During the past three years, Aaron and Tom camped out with their father at the site, cooking canned food on a camp stove so they could work on the boat during the week, return to their home in Winthrop for the weekends. Robert, who was home-schooled, joined them when he could. Last September, the family sold the Winthrop home and rented a house in Addison so they could all be together near the construction site.

Other volunteers include Ian Jerolmack, 27, who discovered the project a couple of months ago while bicycling from Philadelphia, Pennsylvania, to the Maritimes and never left. Randy Van Osten, who came with the New Jersey Agape Mission Projects to help the McKays, also felt compelled to stay and help get RAWFAITH in the water.

The Agape visit in August, arranged by a friend of the McKays from Machias, gave RAWFAITH construction a huge boost. For five days, 20 to 40 Agape members arrived at the boat ready to work, bringing food for themselves and all other volunteers. Jo Anne McKay remembers this with special gratitude, as she feeds the eight regular members of the crew three meals a day in addition to handling laundry and housecleaning and taking Liz to thrice-weekly physical therapy appointments plus numerous other doctors’ appointments.

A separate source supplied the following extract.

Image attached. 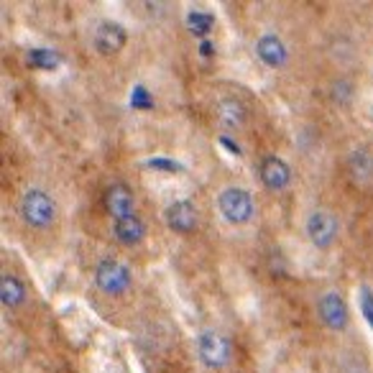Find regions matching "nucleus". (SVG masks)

When Agape volunteers left, the four decks, 86 by 26 feet, were meticulously caulked and finished, skin planking was almost one-half completed, and the bowsprit and figurehead installed. The mission has continued to support the project with money, material, time and energy.

One Agape member and friends are sewing 2,500 square feet of sails for the RAWFAITH. Guided by “The Sail Maker’s Apprentice,” they cut the sails on a high school gym floor in New Jersey. They are sewing them with an industrial machine that a volunteer from New Hampshire, Hank Carignan, whose daughter has a summer home near the construction site, found near his home and donated to the cause.

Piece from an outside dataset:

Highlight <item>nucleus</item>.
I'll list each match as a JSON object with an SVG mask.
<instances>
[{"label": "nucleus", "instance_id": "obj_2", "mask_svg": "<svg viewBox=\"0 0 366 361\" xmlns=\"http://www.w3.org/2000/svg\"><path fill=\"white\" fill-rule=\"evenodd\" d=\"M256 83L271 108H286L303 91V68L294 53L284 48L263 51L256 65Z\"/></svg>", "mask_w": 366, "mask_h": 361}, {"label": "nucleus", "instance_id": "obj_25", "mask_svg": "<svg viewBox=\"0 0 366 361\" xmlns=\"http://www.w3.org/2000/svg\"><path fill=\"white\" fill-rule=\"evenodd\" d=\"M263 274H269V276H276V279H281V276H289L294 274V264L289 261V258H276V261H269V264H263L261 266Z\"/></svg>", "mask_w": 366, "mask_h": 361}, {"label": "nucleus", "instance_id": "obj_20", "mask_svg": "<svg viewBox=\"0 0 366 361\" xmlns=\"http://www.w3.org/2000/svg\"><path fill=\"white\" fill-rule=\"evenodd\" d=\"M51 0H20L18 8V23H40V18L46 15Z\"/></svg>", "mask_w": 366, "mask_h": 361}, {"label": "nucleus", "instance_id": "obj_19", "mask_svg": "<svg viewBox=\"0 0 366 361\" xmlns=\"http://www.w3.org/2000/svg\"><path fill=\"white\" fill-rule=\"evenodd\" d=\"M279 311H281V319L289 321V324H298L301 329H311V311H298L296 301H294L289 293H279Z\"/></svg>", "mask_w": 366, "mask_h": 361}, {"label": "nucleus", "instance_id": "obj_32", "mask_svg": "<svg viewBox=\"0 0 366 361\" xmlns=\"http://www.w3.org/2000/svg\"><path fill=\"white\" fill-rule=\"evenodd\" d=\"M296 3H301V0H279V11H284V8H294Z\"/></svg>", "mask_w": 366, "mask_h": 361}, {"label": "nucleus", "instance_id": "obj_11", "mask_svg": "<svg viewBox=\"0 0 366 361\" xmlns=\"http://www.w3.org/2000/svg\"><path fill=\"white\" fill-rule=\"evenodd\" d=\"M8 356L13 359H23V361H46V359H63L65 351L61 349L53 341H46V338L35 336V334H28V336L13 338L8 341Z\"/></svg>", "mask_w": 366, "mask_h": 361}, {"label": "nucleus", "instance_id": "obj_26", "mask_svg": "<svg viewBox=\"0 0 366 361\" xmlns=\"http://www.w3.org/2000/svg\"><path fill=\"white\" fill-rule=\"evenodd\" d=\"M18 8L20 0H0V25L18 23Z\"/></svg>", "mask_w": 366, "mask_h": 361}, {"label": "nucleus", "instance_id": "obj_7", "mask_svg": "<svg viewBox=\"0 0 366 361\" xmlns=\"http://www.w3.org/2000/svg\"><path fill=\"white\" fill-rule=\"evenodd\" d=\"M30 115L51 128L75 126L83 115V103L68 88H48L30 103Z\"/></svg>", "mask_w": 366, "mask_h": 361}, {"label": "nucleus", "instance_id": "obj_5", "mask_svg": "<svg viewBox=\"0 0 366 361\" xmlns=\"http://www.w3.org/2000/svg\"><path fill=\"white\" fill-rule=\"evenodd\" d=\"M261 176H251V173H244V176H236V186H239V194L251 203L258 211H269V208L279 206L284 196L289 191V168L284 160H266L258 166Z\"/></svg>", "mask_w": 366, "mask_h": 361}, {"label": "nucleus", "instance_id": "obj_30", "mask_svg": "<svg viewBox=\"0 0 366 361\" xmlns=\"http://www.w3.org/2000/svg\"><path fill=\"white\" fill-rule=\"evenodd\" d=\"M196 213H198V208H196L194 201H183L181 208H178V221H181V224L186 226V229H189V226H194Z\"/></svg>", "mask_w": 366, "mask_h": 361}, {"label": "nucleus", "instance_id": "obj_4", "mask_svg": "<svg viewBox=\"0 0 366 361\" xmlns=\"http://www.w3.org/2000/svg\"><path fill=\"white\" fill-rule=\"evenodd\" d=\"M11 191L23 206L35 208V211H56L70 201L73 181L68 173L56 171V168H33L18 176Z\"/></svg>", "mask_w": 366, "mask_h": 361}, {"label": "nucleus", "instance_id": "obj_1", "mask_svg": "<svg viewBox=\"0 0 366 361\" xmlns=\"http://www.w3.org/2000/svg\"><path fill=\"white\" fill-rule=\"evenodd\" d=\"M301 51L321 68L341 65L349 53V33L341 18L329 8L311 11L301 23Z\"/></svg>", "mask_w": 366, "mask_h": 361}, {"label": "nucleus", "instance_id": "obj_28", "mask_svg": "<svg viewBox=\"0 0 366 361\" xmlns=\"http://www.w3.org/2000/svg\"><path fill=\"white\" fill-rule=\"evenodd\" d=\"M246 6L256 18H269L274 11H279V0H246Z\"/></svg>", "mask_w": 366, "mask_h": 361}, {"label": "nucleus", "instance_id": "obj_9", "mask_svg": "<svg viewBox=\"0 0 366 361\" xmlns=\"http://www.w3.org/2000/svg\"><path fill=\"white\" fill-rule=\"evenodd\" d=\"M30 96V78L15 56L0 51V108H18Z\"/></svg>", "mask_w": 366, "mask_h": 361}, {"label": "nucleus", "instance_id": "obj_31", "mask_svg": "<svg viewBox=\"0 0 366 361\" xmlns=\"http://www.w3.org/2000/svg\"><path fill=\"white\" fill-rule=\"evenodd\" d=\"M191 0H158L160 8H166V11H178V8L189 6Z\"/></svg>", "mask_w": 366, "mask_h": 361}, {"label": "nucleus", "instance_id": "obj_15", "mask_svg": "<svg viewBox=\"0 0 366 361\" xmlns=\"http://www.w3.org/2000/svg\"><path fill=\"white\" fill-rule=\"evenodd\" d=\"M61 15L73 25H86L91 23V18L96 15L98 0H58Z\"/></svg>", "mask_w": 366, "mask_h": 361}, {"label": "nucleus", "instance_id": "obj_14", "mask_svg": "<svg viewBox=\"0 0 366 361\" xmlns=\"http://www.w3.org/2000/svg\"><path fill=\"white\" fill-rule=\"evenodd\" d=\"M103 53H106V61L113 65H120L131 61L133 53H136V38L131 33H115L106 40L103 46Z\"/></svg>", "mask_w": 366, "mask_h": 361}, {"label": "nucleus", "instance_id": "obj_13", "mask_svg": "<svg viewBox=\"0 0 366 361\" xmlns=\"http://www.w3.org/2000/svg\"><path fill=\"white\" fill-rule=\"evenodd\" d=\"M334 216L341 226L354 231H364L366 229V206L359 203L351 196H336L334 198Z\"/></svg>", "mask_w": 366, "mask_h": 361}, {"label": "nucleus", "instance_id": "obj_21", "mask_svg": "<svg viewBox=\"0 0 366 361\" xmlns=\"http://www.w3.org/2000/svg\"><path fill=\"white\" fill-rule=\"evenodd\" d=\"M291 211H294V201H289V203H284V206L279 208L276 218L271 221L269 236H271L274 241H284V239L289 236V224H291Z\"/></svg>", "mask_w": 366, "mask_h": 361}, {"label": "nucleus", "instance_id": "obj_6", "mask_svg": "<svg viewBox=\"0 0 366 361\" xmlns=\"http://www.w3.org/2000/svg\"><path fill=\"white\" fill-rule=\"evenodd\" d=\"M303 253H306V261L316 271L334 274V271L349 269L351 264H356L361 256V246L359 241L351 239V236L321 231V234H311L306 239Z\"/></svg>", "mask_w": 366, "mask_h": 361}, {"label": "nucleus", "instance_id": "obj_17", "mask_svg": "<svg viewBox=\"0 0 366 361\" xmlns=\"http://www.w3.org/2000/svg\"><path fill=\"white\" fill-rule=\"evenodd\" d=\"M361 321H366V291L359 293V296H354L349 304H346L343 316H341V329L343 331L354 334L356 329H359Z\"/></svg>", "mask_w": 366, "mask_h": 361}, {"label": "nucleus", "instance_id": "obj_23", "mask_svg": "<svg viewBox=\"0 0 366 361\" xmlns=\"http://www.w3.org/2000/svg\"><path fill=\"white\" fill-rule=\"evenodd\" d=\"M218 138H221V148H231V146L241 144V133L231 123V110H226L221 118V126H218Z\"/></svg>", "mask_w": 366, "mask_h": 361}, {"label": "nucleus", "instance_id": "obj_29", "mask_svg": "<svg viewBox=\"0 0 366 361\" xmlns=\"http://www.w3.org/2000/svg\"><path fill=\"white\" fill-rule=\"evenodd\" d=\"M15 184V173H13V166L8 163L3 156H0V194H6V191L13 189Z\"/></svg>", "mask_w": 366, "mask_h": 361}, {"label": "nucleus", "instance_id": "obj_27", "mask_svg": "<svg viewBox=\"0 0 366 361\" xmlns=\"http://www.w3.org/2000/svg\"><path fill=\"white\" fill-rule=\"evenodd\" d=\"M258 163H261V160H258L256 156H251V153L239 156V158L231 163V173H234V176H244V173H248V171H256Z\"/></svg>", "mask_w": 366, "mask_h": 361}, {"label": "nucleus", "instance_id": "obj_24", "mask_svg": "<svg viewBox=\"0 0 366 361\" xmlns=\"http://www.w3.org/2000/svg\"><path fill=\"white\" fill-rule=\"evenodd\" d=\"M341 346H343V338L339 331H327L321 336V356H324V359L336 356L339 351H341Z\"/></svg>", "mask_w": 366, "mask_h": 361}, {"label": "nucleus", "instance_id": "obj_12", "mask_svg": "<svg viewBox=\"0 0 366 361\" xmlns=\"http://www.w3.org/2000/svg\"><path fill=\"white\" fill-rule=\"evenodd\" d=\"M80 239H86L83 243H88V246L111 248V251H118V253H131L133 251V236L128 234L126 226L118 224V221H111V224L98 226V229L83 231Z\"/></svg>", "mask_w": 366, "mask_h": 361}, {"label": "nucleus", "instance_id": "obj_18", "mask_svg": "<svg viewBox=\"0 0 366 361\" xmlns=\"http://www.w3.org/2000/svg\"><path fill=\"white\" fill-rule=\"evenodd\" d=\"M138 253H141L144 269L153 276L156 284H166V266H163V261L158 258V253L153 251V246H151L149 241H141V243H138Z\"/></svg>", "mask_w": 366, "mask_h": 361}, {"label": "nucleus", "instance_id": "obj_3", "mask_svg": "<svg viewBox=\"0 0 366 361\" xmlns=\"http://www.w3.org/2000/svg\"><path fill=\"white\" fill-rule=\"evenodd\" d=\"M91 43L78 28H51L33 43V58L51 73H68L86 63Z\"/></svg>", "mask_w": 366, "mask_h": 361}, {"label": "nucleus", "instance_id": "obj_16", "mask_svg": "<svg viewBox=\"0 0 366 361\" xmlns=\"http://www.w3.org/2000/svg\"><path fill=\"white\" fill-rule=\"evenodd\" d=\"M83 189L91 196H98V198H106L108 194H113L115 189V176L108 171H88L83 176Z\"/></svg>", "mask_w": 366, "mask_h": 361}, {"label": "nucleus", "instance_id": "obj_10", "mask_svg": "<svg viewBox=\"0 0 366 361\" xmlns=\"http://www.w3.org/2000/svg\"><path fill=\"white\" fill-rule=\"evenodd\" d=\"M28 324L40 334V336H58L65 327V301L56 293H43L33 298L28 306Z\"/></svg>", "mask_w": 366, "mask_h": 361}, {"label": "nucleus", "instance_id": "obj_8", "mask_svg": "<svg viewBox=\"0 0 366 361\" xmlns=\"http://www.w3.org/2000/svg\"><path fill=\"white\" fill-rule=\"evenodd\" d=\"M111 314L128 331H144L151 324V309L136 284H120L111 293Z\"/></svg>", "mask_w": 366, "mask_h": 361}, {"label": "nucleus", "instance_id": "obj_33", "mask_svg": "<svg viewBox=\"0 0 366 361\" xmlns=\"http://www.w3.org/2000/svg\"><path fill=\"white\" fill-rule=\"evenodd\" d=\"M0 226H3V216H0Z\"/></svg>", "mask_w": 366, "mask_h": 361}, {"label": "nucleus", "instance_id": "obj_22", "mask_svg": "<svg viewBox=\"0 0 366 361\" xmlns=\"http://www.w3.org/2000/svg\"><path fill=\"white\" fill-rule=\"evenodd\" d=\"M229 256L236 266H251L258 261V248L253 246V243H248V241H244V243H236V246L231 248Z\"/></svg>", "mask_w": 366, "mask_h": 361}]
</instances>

There have been setbacks. Among them are the loss of four months’ work time during the move from Winthrop, rejected grant proposals, and the rapid depletion of resources. (George McKay estimates they have spent about $300,000 so far, including most of their savings and funds from the house sale). Still, there has been the satisfaction of reaching interim goals. “When you can look back and say, ‘We’re done with the bulkheads; we’re done with the ribs,’ those are good moments,” says Tom McKay. And there has been a growing stream of local support such as chainsaw artist Ray Murphy’s donation of the figurehead, the donation of $6,000 worth of nuts and bolts by Leroy Newall of Eastport, the generosity of the McKays’ landlord, who after 10 months of collecting rent, told them to keep their money; and the offer from a local fisherman to use his dragger as a tug to take the RAWFAITH to Eastern Harbor. There, she will have her masts fitted and nautical, navigational and accessibility systems installed.

ASA has a website created and manned by volunteer John Davis, a McKay family friend in Winthrop. The site, www.accessiblesailing.info, won the site of the month award in August from Disability Central. It includes updates on construction, profiles of crew members, photos of visitors who join the Spiker’s Club, correspondence from supporters, and a signup list for volunteers. There’s also information on the launch and a schedule of visits to ports in November.

The entire family plans to participate in the maiden voyage from Maine to Florida, stopping in ports to invite families with disabled children on board for a day’s sail, and ask them for input on ways to improve the accessibility apparatus.

Liz McKay is excited about the impending move to the boat and is working with her professional caregivers on ways to handle her medical needs while living on board RAWFAITH. “If we weren’t doing this,” she says, “I think I would eventually move to a group home somewhere in the Midwest. I can’t do winter, and I can’t take care of myself without a lot of assistance. This way, I’m going to new places, but bringing my home and care with me, and I’m inviting other families to be a part of the adventure.”